Worcestershire | Archive | 2003 | November | 07
From the archive, first published Friday 7th Nov 2003.
YESTERDAY'S rise in interest rates has received a muted reaction from business organisations, with some disappointed, but none surprised.
The rise, from 3.5 to 3.75 per cent - announced by the Bank of England's Monetary Policy Committee (MPC) - was expected in light of spiralling consumer debt and house prices.
But the Chamber of Commerce, Herefordshire and Worcestershire, said if it was the beginning of further increases, it would endanger the "upturn" in the manufacturing sector.
"This decision is acceptable when it is viewed as a reversal of July's precautionary cut of 0.25 per cent," said Christopher Harvey, head of membership and representation at the chamber.

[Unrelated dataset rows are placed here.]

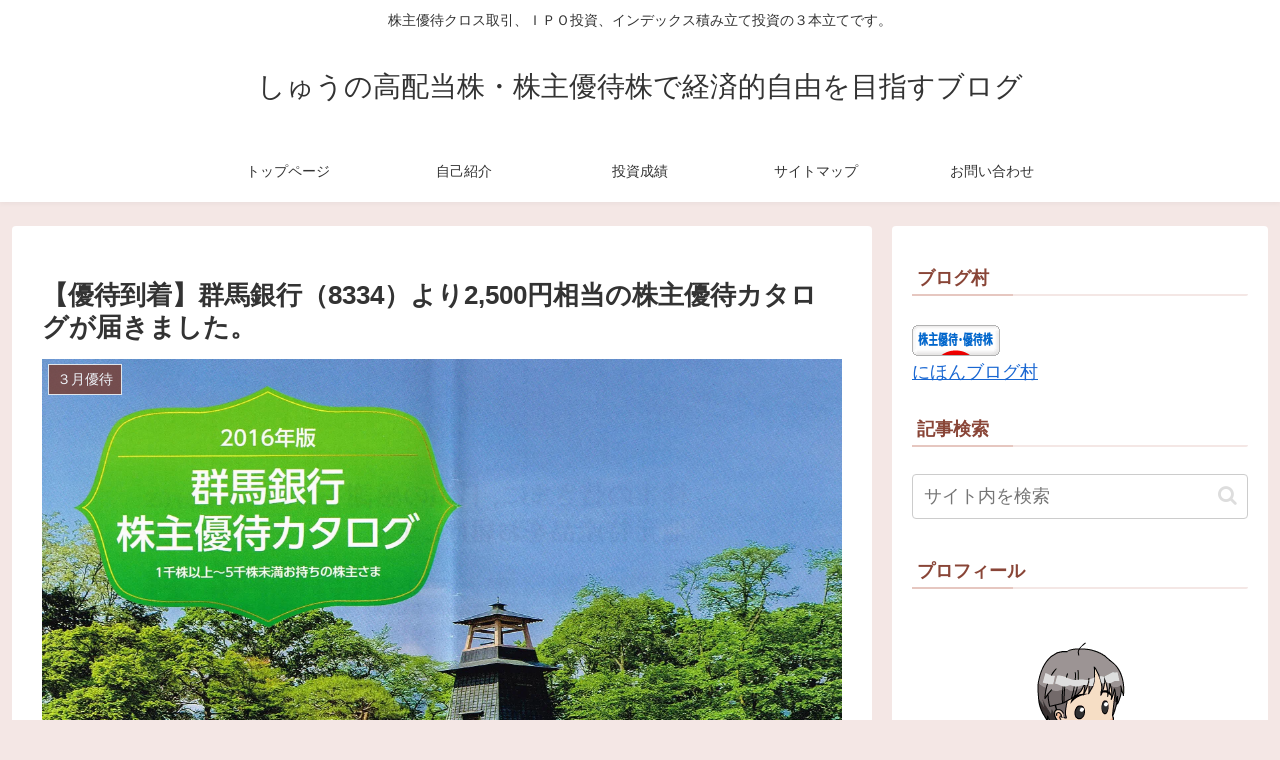

--- FILE ---
content_type: text/html; charset=utf-8
request_url: https://www.google.com/recaptcha/api2/aframe
body_size: 225
content:
<!DOCTYPE HTML><html><head><meta http-equiv="content-type" content="text/html; charset=UTF-8"></head><body><script nonce="10x26rwLrPk5wbrvB4BzmQ">/** Anti-fraud and anti-abuse applications only. See google.com/recaptcha */ try{var clients={'sodar':'https://pagead2.googlesyndication.com/pagead/sodar?'};window.addEventListener("message",function(a){try{if(a.source===window.parent){var b=JSON.parse(a.data);var c=clients[b['id']];if(c){var d=document.createElement('img');d.src=c+b['params']+'&rc='+(localStorage.getItem("rc::a")?sessionStorage.getItem("rc::b"):"");window.document.body.appendChild(d);sessionStorage.setItem("rc::e",parseInt(sessionStorage.getItem("rc::e")||0)+1);localStorage.setItem("rc::h",'1769553704356');}}}catch(b){}});window.parent.postMessage("_grecaptcha_ready", "*");}catch(b){}</script></body></html>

"But if this initial increase in rates leads to a succession of further rises, it will endanger the upturn in the manufacturing sector recovery, which has been a long time coming. There are glimmers of hope for the sector - output grew in August - but there is still a long way to go."
Ken Hurst, director of The Manufacturing Alliance, in Wolverhampton, said the increase was "very bad news" for manufacturing.
"Manufacturing was just beginning to show signs of recovery and this is a kick in the teeth, quite frankly.
"A quarter of a per cent may not seem like the end of the world but the indications are it's the beginning of a rising trend.
"Some companies at the high end of manufacturing - where world-class design and innovation play a part - were showing signs of recovery but to aspire to being world class needs investment, which means you have to borrow. If the cost of borrowing goes up, manufacturers won't invest. And if we can't invest, we'll lose more jobs."
The Confederation of British Industry (CBI), meanwhile, said the increase was "understandable", as long as it was not the start of a "swift upward movement" in interest rates.
"Despite more encouraging world growth, we should be clear that the economic recovery is still at an early and extremely fragile stage," said Digby Jones, director-general.
"It would be misguided to opt for overly aggressive monetary tightening before that recovery has really taken hold."
But Ian Priest, from Bank of Scotland, in Worcester, said businesses would benefit from the longer-term stability brought about by the increase.
"While businesses will not generally welcome rate rises in the short term, the longer term stability that the Bank of England is aiming for will benefit all businesses," he said.